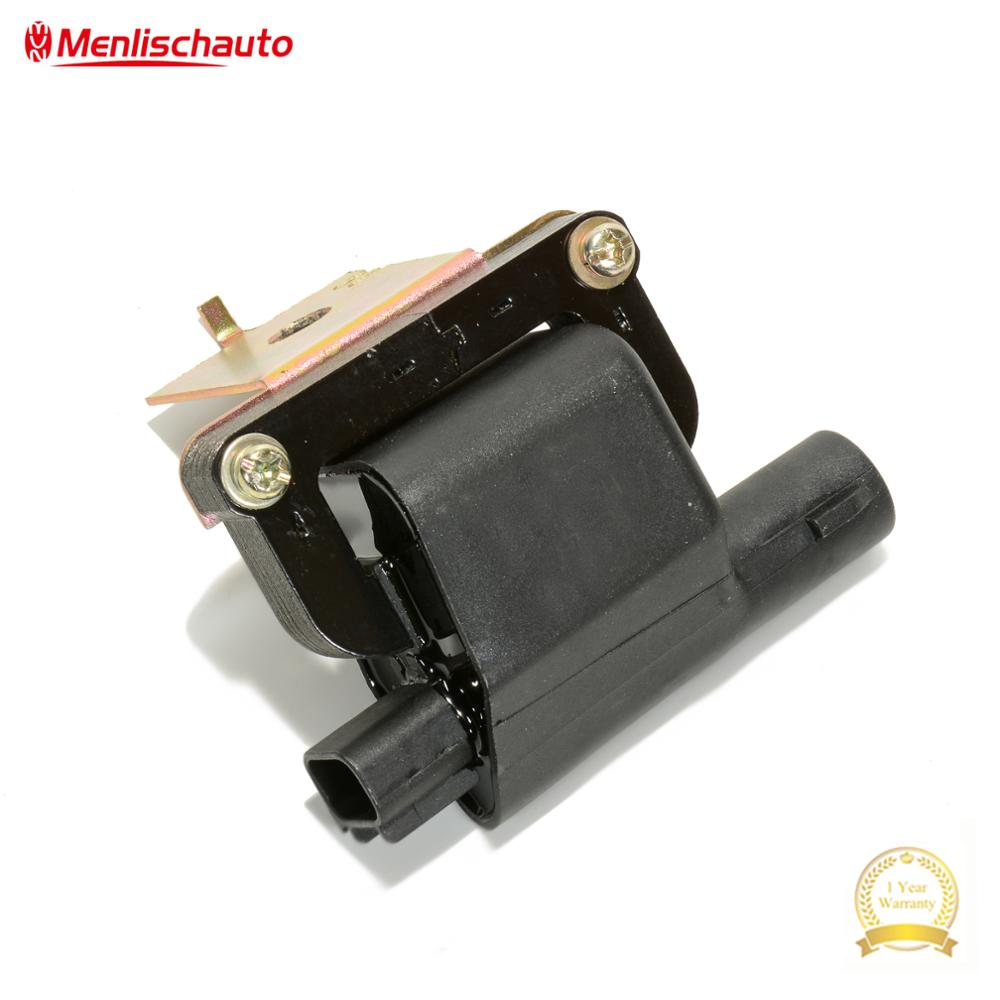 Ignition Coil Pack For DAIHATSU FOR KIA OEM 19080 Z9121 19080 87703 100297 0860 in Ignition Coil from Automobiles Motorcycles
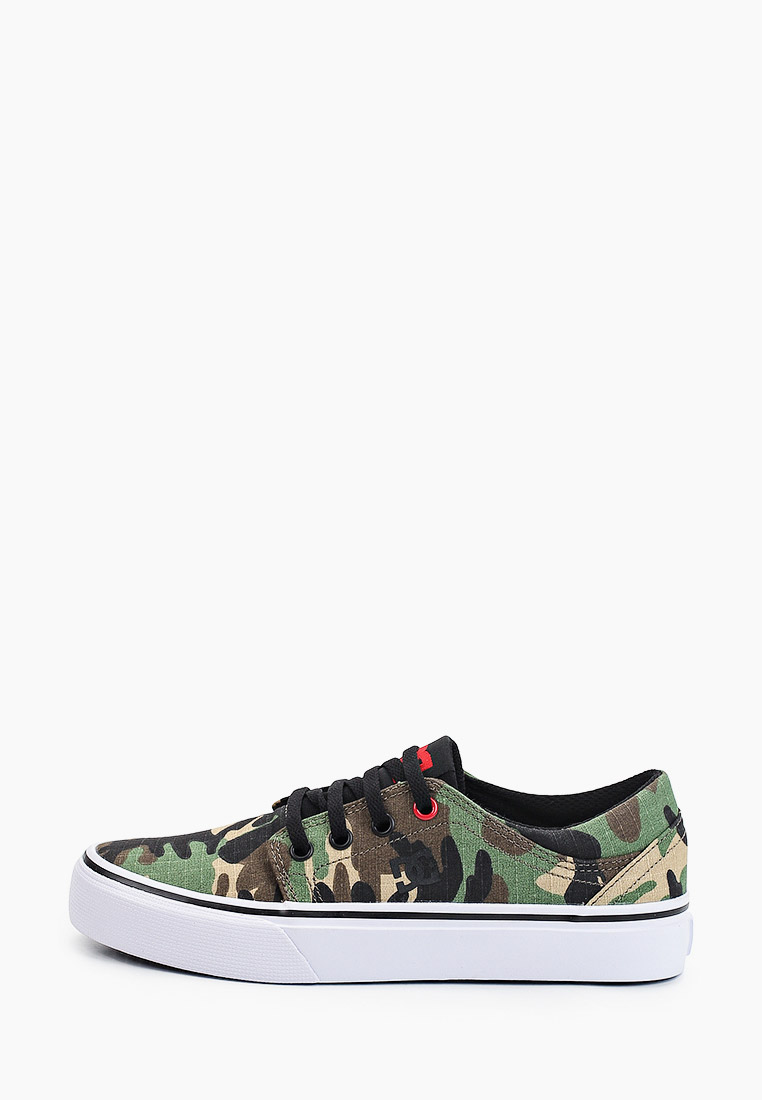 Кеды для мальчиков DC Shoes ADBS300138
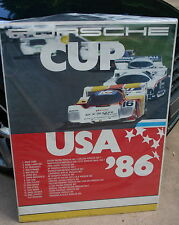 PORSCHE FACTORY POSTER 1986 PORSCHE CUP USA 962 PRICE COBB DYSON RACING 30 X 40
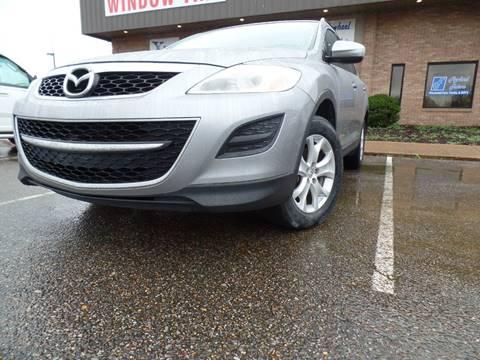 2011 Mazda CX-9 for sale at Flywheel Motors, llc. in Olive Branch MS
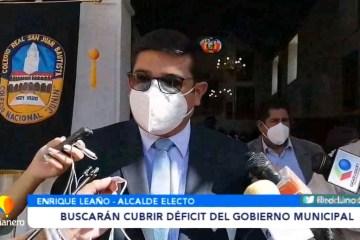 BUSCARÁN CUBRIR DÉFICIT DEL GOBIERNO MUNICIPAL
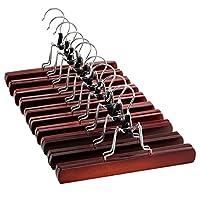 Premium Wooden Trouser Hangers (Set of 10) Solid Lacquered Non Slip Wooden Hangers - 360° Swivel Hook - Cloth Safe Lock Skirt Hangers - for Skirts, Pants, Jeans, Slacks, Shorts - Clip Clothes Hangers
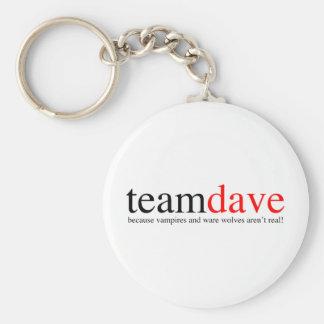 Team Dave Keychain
□ □ □ □
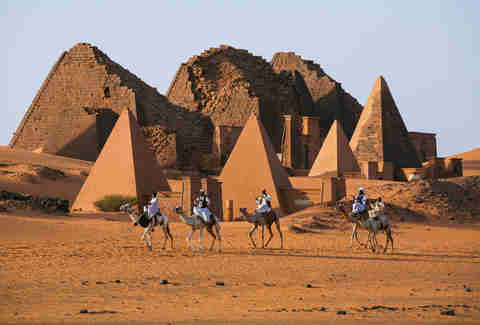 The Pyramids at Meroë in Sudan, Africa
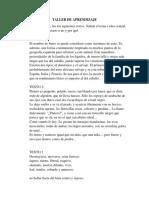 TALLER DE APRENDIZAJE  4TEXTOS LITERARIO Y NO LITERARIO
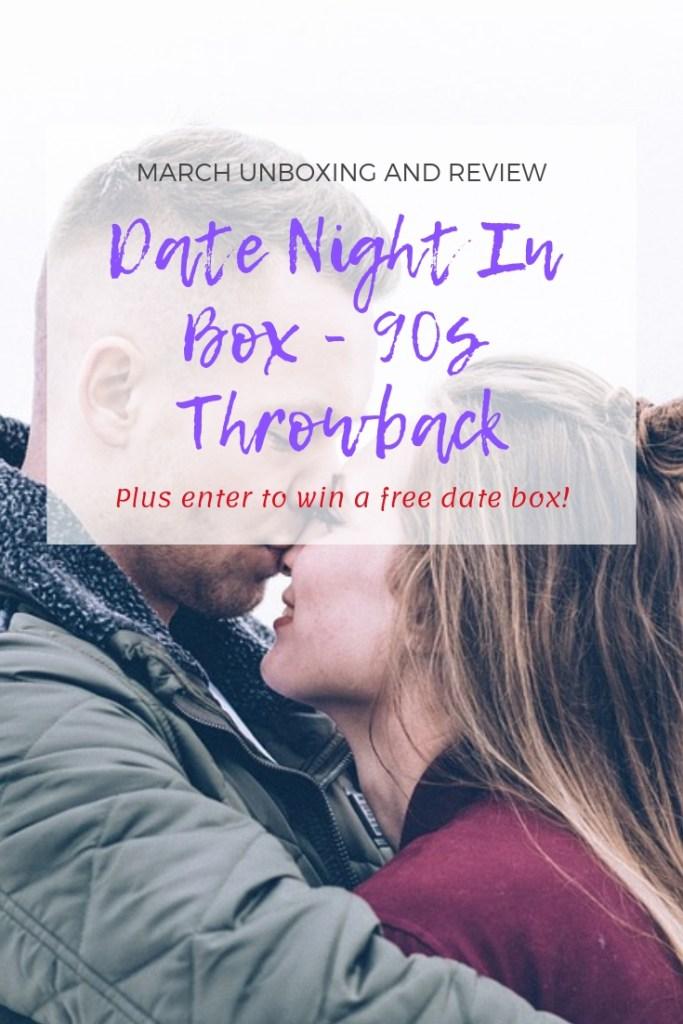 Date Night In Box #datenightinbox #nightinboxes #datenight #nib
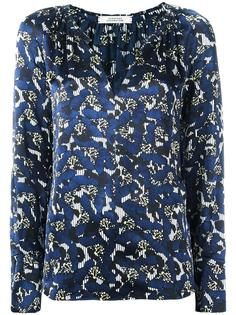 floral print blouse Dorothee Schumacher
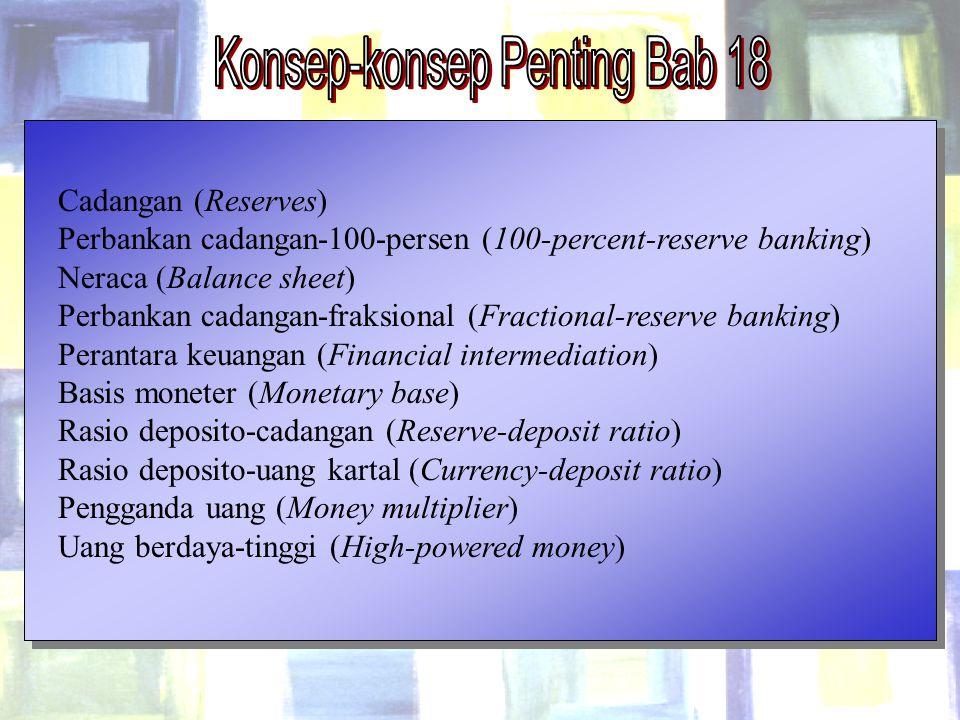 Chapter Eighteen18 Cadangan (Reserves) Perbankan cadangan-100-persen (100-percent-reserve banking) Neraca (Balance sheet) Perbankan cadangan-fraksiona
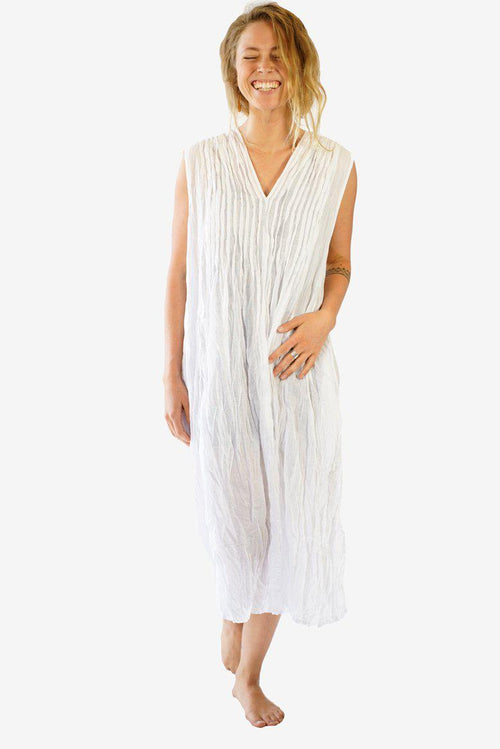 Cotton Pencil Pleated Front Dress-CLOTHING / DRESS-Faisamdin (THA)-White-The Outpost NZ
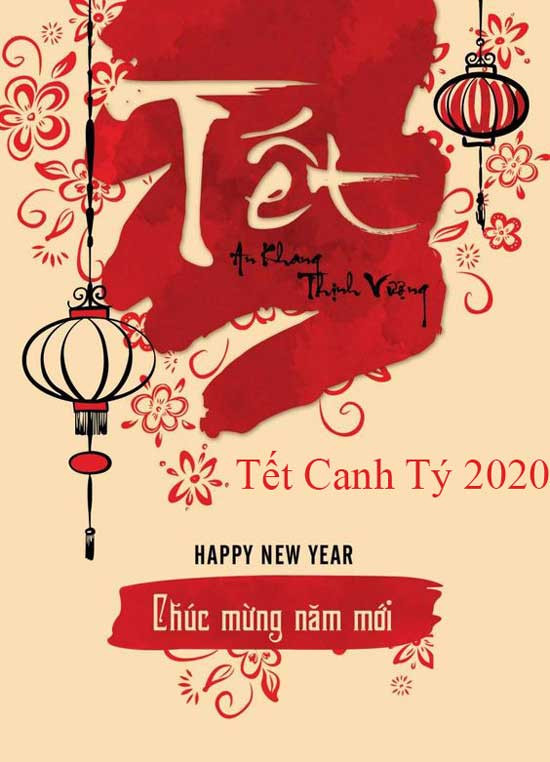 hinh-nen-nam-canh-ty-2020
□ □ □ □
-- Work required --
In the listing above, find the line containing "Кеды для мальчиков DC Shoes ADBS300138". Output it and every line after it up to and including the line containing "Team Dave Keychain", exactly, but skip the pictures.

-- Response area --
 Кеды для мальчиков DC Shoes ADBS300138
 PORSCHE FACTORY POSTER 1986 PORSCHE CUP USA 962 PRICE COBB DYSON RACING 30 X 40
 2011 Mazda CX-9 for sale at Flywheel Motors, llc. in Olive Branch MS
 BUSCARÁN CUBRIR DÉFICIT DEL GOBIERNO MUNICIPAL
 Premium Wooden Trouser Hangers (Set of 10) Solid Lacquered Non Slip Wooden Hangers - 360° Swivel Hook - Cloth Safe Lock Skirt Hangers - for Skirts, Pants, Jeans, Slacks, Shorts - Clip Clothes Hangers
 Team Dave Keychain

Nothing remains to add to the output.